When Emma Donoghue, inspired by the centenary of the Great Flu, began writing “The Pull of the Stars” in October 2018, it’s doubtful she could have imagined her novel would be published in the middle of a modern-day pandemic. The reader can be grateful, as true to her form displayed in her internationally bestselling novel “Room”, the initial lines are as captivating as the last, and we are quickly transported into 1918 Dublin, odours and all.
“The Pull of the Stars” follows three days in the life of Nurse Power, a young and extremely capable maternity nurse struggling to keep expectant mothers alive while safely delivering their babies. The format is almost like a theatre production, with the main character in one central location with other characters weaving in and out.
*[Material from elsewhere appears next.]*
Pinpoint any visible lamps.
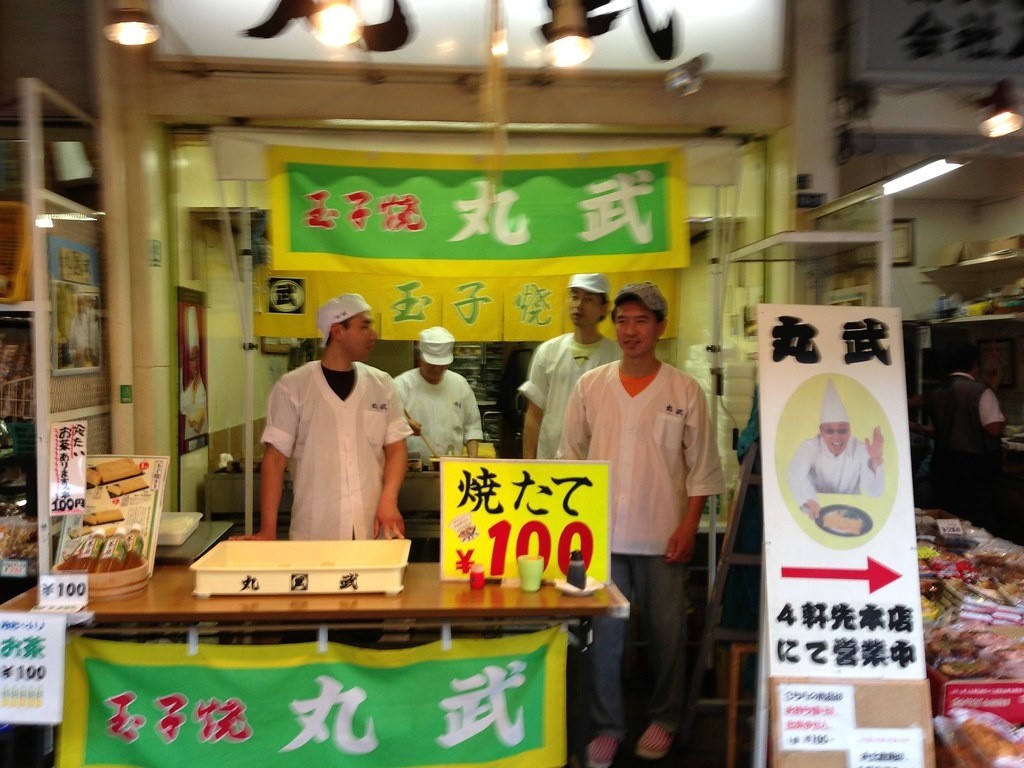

At its core, “The Pull of the Stars” is a poignant social and cultural commentary that builds on a series of contrasts. The contrast between the Catholic poverty-stricken patients, living in tenements and the middle-class Protestant patient with her private nurse waiting at home.
The contrast between the diligent professional female doctor and the jaded male doctors, unsure of their recommendations and untrusted by Nurse Power. The Irish Republicans and those opposed to the 1916 Rising. The poor attitude of the hospital porters and that of the keen runner Bridie.
Through the eyes of Nurse Power, we view a snapshot of Dublin at a pivotal time in European history; the institutions of church, tenement life and poverty, society and class divisions, attitudes towards the war in Europe and the one bubbling in Ireland.
Through the characters of the Fever/Maternity ward Donoghue draws a picture of the society these babies are being born into. A society that turned a blind eye to the cruelties of religious and state institutions, a society at war with itself and seemingly unaware of the seismic shift that is about to take place in Ireland. It is also a resilient society, that not only survives but strives to find light and humour in the darkest of corners.
"The Pull of the Stars" is a truly fascinating read, a wonderful trip back in time and a reminder of the miracle of modern medicine. To quote the character of Dr. Lynn:
“One of these days, even this flu will have run its course……The human race settles on terms with every plague in the end…or a stalemate, at the least. We somehow muddle along, sharing the earth with each new form of life.”
We can take some solace in that notion.
For now, while we wait for our pandemic to run its course, we can pour ourselves a cup of something, put up our feet and disappear into the world of Nurse Power.